WHAT TO WORK ON: In the entries below, find the line with "Het aanbiddelijke babymeisje" and the line with "Fotobehang Hipster Hert"; reproduce those two lines and all lines between them exactly, without pictures.

INFORMATION GIVEN:
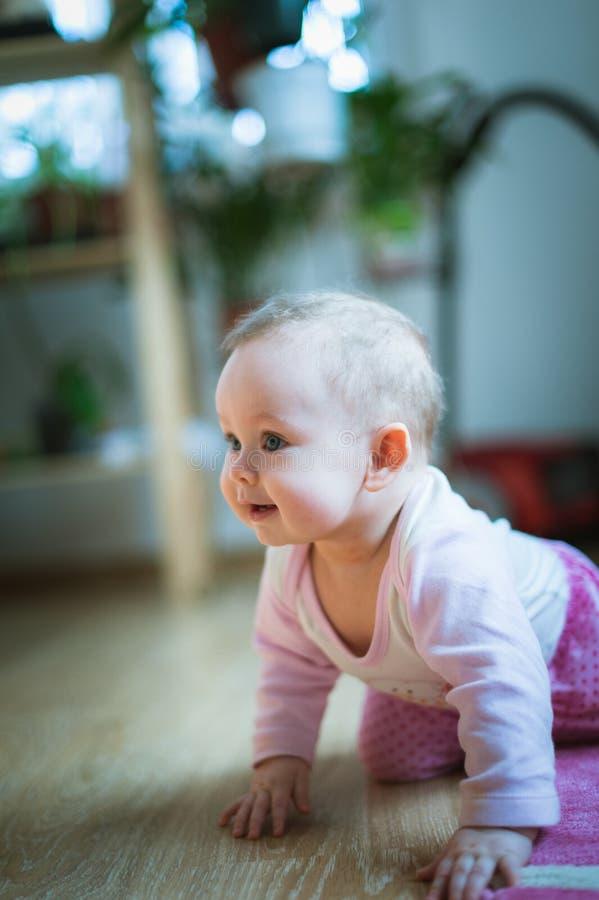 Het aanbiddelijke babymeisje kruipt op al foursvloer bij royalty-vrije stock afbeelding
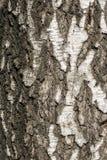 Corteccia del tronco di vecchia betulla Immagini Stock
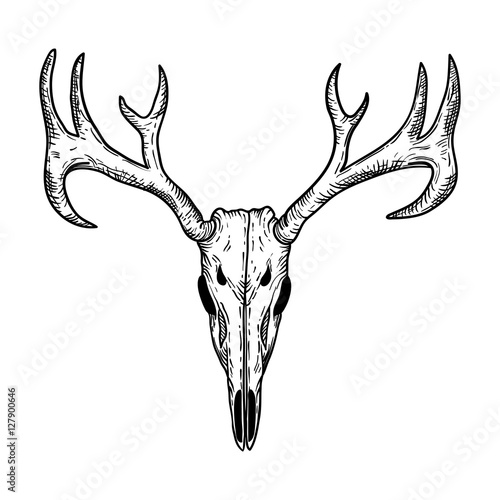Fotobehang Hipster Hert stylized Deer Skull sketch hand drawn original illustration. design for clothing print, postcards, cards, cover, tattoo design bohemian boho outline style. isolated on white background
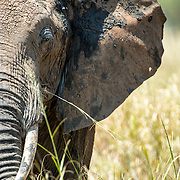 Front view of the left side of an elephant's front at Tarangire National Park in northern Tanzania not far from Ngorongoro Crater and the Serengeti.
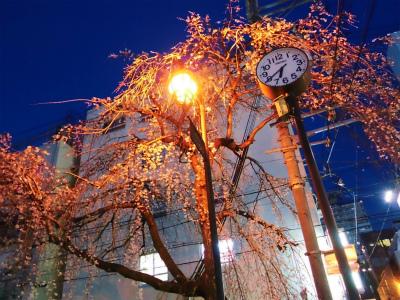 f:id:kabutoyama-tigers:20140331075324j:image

* * *

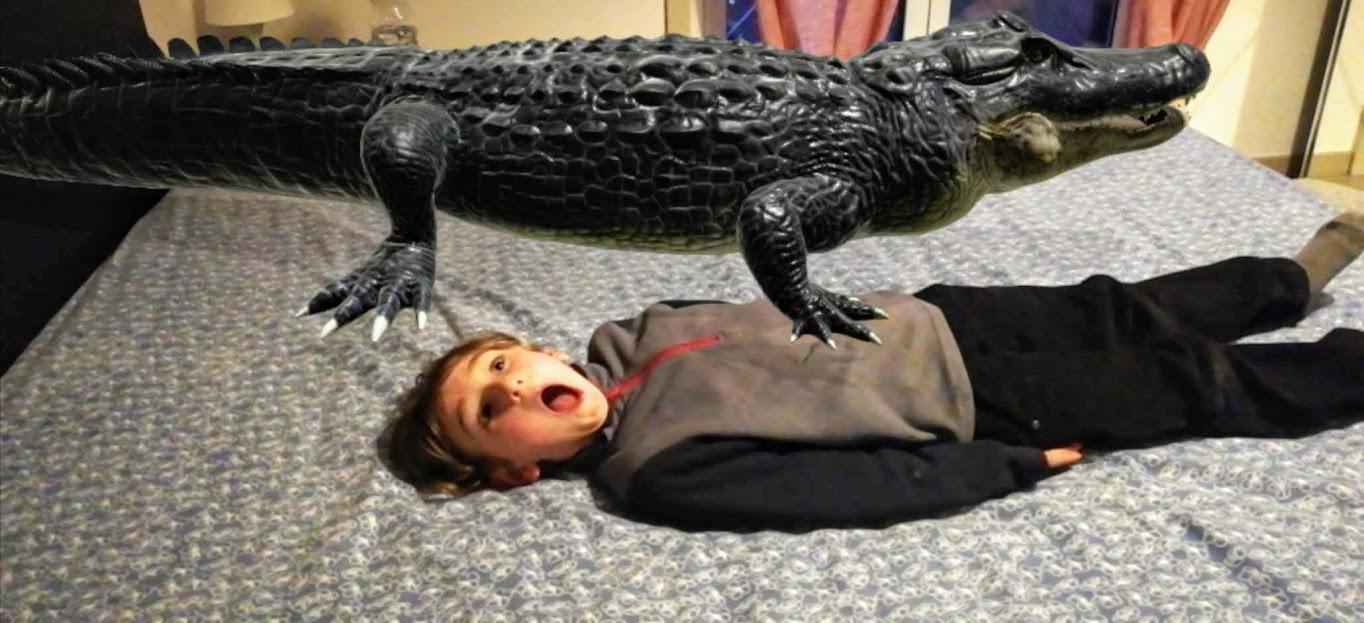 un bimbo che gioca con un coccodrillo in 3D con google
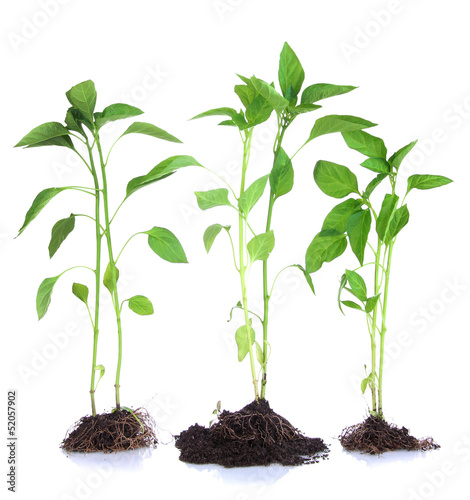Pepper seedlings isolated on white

* * *

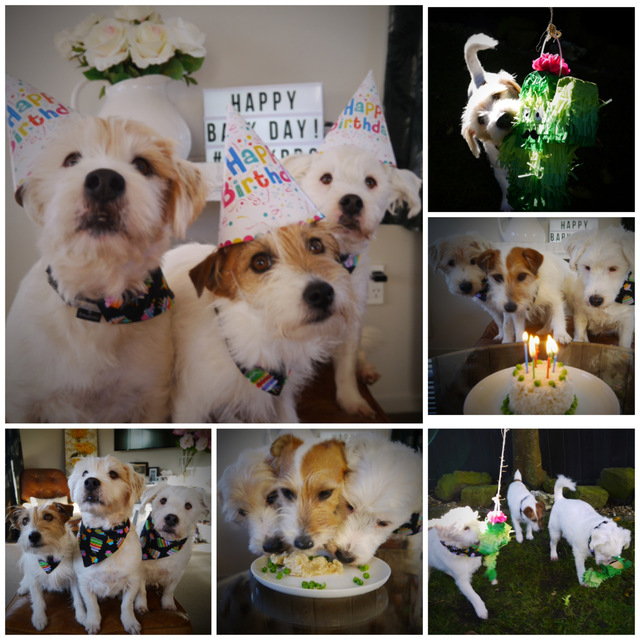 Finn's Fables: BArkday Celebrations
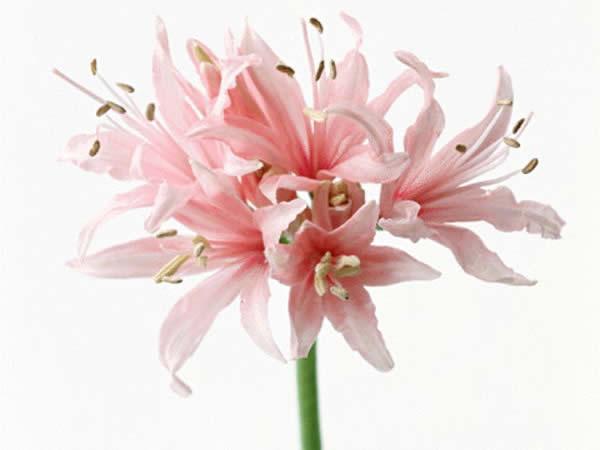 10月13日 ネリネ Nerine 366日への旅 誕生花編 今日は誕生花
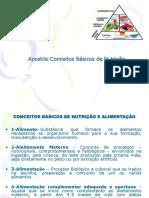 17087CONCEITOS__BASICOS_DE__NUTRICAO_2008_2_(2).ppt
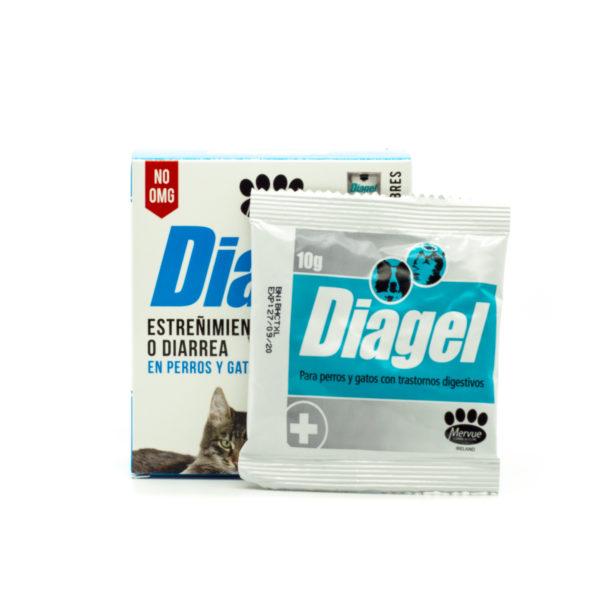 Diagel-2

FINAL ANSWER:
 Het aanbiddelijke babymeisje kruipt op al foursvloer bij royalty-vrije stock afbeelding
 Corteccia del tronco di vecchia betulla Immagini Stock
Fotobehang Hipster Hert stylized Deer Skull sketch hand drawn original illustration. design for clothing print, postcards, cards, cover, tattoo design bohemian boho outline style. isolated on white background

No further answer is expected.